„Politico“: Berichte über Mobbing im EU-Parlament

Mehrere ehemalige wie aktive Mitarbeiterinnen und Mitarbeiter im Europäischen Parlament sollen Recherchen des Magazins „Politico“ (Onlineausgabe) zufolge in den vergangenen Jahren unter Mobbing wie auch sexueller Belästigung gelitten haben.

Dutzende Interviews und vertrauliche Dokumente würden ein „System in der Krise“ zeigen, welches bei Juniormitarbeitern „Narben von jahrelangem Missbrauch“ hinterlassen habe, so das Magazin.

Das Magazin verweist unter anderem auf Gespräche mit 37 nicht namentlich genannten Insidern. Jene geben an, entweder selbst belästigt worden zu sein, derartige Vorfälle beobachtet zu haben oder aber mit dem parlamentarischen Beschwerdeprozedere vertraut zu sein.

Manche bezeichneten das Ausmaß des Mobbings als „außer Kontrolle“, andere sprachen von „Psychospielen“ und gaben an, unter sexueller Belästigung gelitten zu haben. In vielen der Fälle, von denen „Politico“ berichtet, gehe das Mobbing von EU-Abgeordneten aus.

Kritik an parlamentarischem Beschwerdeprozess

Kritik wird von Quellen in dem Bericht auch an dem mehrstufigen und langatmigen Beschwerdeprozedere des Parlaments geübt. Zuerst muss eine Beschwerde beim Personalbüro eingereicht werden. Dieses entscheidet dann, ob die Causa an den zuständigen Ausschuss weitergeleitet wird. Jener Ausschuss leitet Untersuchungen ein und arbeitet Empfehlungen für Sanktionen aus. Über Strafen entscheidet letztlich aber EU-Parlamentspräsidentin Roberta Metsola.

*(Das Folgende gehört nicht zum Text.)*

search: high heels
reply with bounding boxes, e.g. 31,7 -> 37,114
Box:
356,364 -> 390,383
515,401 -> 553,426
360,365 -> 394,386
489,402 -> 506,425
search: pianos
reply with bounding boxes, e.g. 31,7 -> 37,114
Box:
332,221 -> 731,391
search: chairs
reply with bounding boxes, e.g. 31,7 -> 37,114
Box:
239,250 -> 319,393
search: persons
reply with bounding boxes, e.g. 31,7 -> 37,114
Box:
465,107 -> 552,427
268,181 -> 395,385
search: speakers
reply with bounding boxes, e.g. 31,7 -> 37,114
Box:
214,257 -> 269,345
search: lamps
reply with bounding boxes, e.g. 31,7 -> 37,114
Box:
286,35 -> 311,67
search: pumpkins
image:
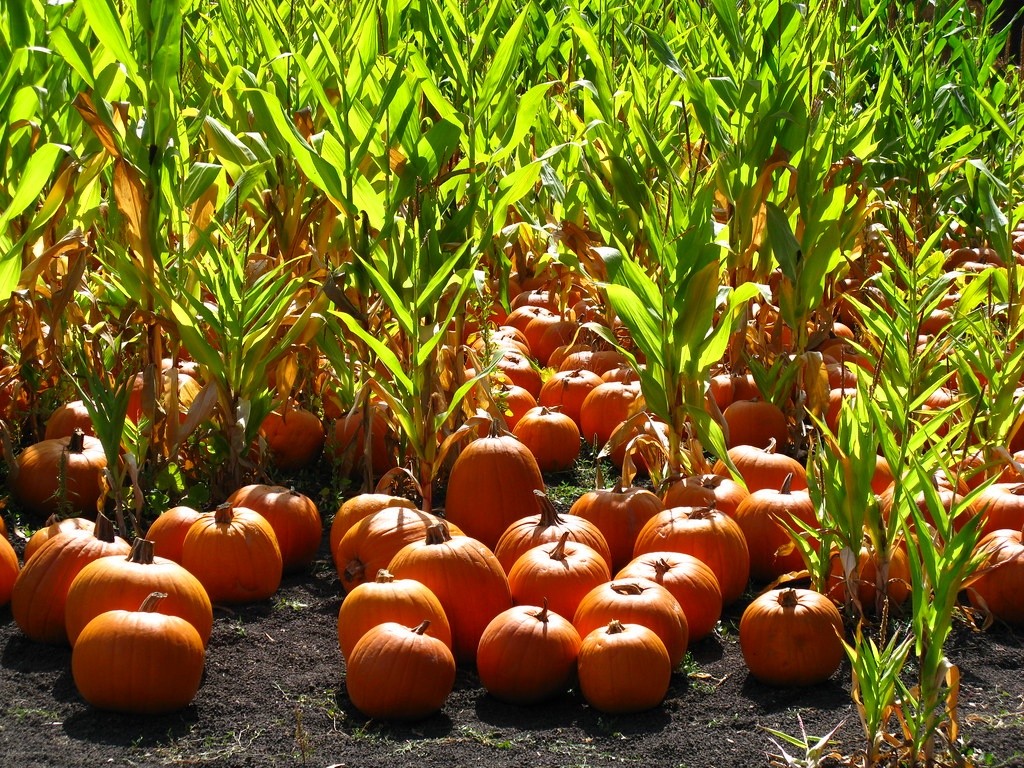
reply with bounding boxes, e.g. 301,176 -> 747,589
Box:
0,215 -> 1024,712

Von 2019 bis 2021 wurden 34 Ermittlungen zu mutmaßlichen Fällen psychologischer und sexueller Belästigung eingeleitet, berichtet das Magazin weiter. Strafen gab es seit 2019 in zwei Fällen – konkret gegen die luxemburgische Parlamentarierin Monica Semedo (Renew Europe) und die spanische Monica Silvana Gonzalez (S&D). Öffentlich bekannt seien dem Bericht zufolge nur die wenigsten Vorfälle.

Verpflichtende Antibelästigungstrainings für Abgeordnete und deren Mitarbeitende gibt es aktuell noch nicht. Von 705 Abgeordneten habe bisher etwa ein Drittel ein freiwilliges Antibelästigungstraining absolviert.

EU-Parlament will strengere Regeln

Metsola wolle den Prozess zur Bearbeitung von Belästigungsvorwürfen rasch verbessern, heißt es weiter. Gestern unterstützten EU-Abgeordnete Forderungen nach einer Verschärfung der Regeln und einer Straffung des Prozederes rund um Beschwerden zu sexueller und psychischer Belästigung.

Belästigungsvorwürfe würden „sehr ernst“ genommen, heißt es vom Pressedienst des Europäischen Parlaments auf ORF.at-Anfrage. „Seit 2018 wurden die bestehenden Maßnahmen zur Verhinderung und Bekämpfung von Belästigung im Parlament verstärkt“, teilt der Dienst in einer Stellungnahme weiter mit.

Verwiesen wird unter anderem auf eine Reform des zuständigen Ausschusses, die Einführung eines Kodex für angemessenes Verhalten für das parlamentarische Personal sowie die Intensivierung von Schulungen und Sensibilisierungskampagnen.